Can you rewrite the lines starting with the line that contains "How far is the window" and going on through the line that contains "pixel 184 48 → pixel 171 250 → pixel 226 257", replacing "closest" with "nearest" and leaving everything else as it is?
>>
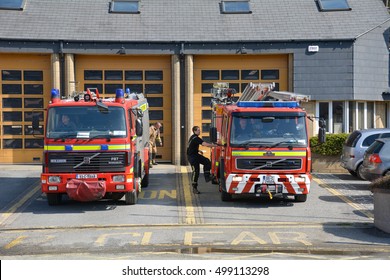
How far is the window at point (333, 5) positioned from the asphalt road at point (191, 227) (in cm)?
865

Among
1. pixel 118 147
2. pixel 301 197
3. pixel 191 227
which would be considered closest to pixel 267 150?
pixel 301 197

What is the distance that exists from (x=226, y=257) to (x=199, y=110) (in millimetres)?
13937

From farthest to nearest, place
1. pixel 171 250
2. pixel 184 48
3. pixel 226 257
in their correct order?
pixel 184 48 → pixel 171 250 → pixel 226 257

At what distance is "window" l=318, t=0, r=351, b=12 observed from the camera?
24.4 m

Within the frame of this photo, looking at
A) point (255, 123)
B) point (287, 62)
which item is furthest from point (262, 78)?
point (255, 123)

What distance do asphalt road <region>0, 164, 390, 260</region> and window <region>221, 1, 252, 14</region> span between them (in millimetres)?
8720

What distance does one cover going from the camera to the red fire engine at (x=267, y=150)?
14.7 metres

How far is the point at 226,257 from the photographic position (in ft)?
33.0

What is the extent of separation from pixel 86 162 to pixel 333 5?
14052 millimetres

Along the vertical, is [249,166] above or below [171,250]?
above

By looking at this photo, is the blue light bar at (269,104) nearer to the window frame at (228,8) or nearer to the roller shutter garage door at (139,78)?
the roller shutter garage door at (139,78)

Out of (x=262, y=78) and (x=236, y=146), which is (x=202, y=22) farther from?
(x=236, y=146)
<<
>>
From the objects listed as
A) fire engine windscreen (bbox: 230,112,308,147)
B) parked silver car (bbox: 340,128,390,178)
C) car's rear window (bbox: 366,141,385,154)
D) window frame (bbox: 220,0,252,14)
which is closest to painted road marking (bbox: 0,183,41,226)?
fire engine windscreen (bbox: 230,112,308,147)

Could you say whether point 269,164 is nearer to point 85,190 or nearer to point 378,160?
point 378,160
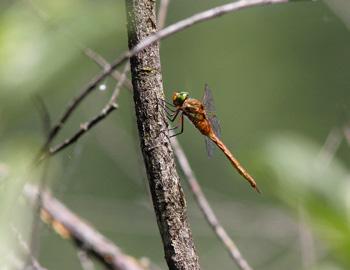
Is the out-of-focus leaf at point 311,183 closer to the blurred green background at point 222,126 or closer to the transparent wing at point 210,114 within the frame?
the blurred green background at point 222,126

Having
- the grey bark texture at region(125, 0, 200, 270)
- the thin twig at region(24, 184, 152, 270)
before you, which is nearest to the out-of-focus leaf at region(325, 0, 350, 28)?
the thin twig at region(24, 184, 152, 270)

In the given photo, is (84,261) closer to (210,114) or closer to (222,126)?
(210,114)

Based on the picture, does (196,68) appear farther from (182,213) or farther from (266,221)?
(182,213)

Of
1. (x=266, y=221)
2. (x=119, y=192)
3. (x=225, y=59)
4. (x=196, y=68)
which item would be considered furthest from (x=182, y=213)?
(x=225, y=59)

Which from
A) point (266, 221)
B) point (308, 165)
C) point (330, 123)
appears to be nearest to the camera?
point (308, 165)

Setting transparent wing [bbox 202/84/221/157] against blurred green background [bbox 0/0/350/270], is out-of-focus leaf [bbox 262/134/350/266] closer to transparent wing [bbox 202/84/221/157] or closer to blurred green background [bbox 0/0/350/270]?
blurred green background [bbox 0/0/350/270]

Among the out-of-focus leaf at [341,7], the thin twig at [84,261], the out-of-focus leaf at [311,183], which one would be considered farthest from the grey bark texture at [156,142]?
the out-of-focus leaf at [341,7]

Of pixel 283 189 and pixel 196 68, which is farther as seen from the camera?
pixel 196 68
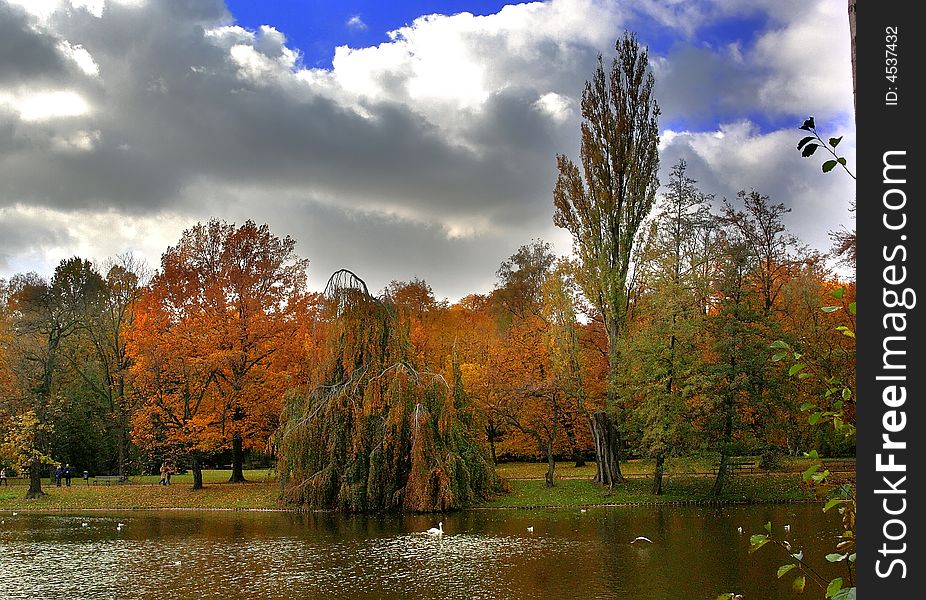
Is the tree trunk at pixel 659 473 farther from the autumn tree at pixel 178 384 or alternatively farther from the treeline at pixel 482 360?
<<
(EXERCISE OUTPUT):
How far is the window at point (333, 5) positioned from the asphalt road at point (191, 227) (in cm)?
865

Among
1. pixel 118 147
2. pixel 301 197
3. pixel 191 227
which would be considered nearest to pixel 267 150?
pixel 301 197

What is the distance that exists from (x=226, y=257) to (x=199, y=110) (in millimetres)?
13937

From farthest to nearest, place
1. pixel 171 250
2. pixel 184 48
3. pixel 226 257
in their correct order?
pixel 184 48 → pixel 171 250 → pixel 226 257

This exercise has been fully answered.